O cenário externo seguiu ditando o ritmo das oscilações no mercado doméstico de câmbio e o dólar à vista fechou no maior patamar dos últimos oito pregões, a R$ 3,7382, em alta de 1%, nesta quarta-feira, 24/11.
O noticiário político continuou no radar das mesas de operação e causou pela manhã certo mal-estar entre os agentes o aumento da rejeição de Jair Bolsonaro (PSL) na última pesquisa do Ibope, mas com as bolsas em Nova York em forte queda e a moeda americana em alta perante a maior parte das divisas dos países emergentes, o dia foi de pressão no real, que terminou a quarta-feira perto das máximas.

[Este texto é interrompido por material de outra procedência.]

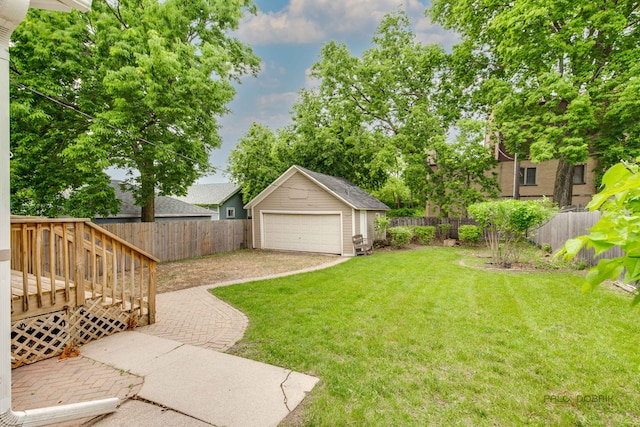 71 S Chestnut St, Aurora, IL 60506 - view of yard featuring a detached garage, an outdoor structure, and a wooden deck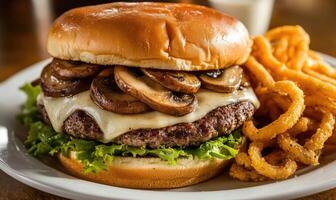A burger with mushrooms and onions on top of a bun photo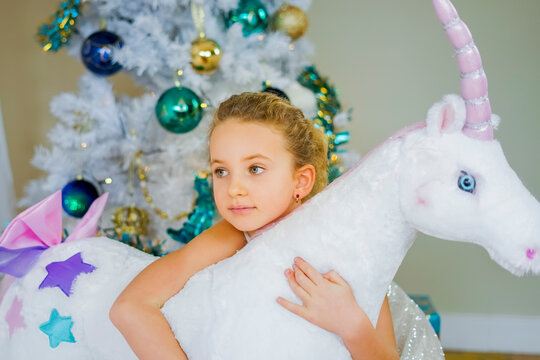 Emotional beautiful young girl in Christmas decorations background with big unicorn stuffed toy. New year concept.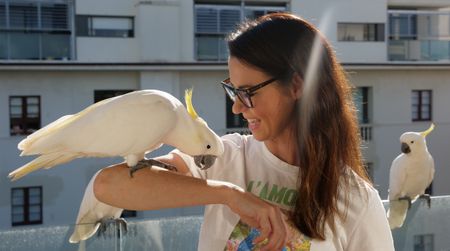 Suzy Roessel standing on her balcony with a cockatoo on her arms. (Big Wave Productions)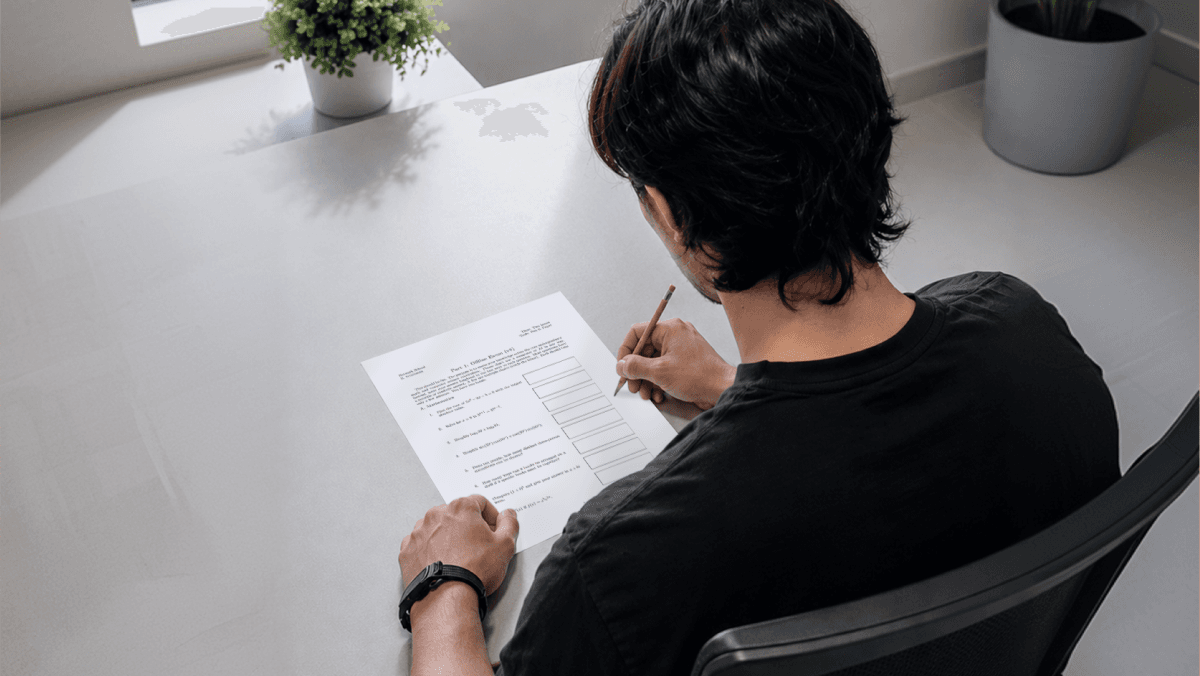 A person taking a paper exam at Network School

A sessão desta quarta foi a segunda consecutiva em que o mercado externo mais avesso ao risco acabou ofuscando o otimismo do mercado com a possível vitória de Bolsonaro. Com o aumento da aversão ao risco, investidores estrangeiros buscaram proteção no dólar e agentes domésticos, como tesourarias e exportadores, buscaram recompor posições compradas, destacam especialistas em câmbio.
BOLSA
A forte migração dos investidores de ativos de risco para os mais conservadores derrubou as bolsas de valores de todo o mundo e não poupou o mercado brasileiro nesta quarta-feira.
O Índice Bovespa chegou a ensaiar uma alta pela manhã, mas logo sucumbiu à onda vendedora vinda do exterior, terminando o dia aos 83.063,56 pontos, em queda de 2,62%.
Entre as 65 ações do Ibovespa, apenas 4 terminaram em alta, a maioria de empresas exportadoras, beneficiadas pela alta de 1% do dólar.
Suzano ON subiu 2,46% e foi o maior ganho do índice. Por outro lado, empresas sensíveis ao risco internacional foram as que mais sofreram. Vale ON, por exemplo, tombou 4,09%.